三重県には伊勢市を中心に神宮を形成する125社の神社をはじめ、多くのパワースポットが存在する。その中で松阪市のしかも郊外にある「阿射加(あざか)神社」に参拝した。阿射加神社は近隣に計2社あり、もちろん関係するが参拝したのは松阪市小阿坂町(こあざかちょう)にある方だ。もう1社は松阪市大阿坂町にあるので隣接していると言ってもよい。
鉄道では非常に行きにくいため、公共交通機関ではバス頼るしかない。松阪駅前から三重交通の嬉野一志線に乗車して40分程度の乗車で阿坂小学校前で下車。そこからは徒歩10分とかからない。運賃は570円。

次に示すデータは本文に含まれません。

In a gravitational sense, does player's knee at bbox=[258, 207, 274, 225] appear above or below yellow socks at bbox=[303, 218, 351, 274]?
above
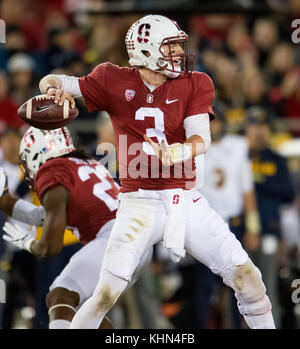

鳥居も参道も立派で、神社らしい鎮守の森もある。かなり背の高い樹木が多い。それもそのはずで、ほぼ自然林の形で残っている同社の鎮守の森は松阪市の天然杵物に指定されている。よってすべての木が御神木に見えてしまうほど立派な森だ。
阿射加神社は延喜式内社ということになっており、10世紀にはすでに存在した歴史を持つ。後述するが実際にはさらに古いかもしれない。鎮守の森に囲まれた参道を進むと、小さな太鼓橋がかかっているが橋の下には水も川もない。大昔は御神水が流れていたのかもしれないが詳細は不明だ。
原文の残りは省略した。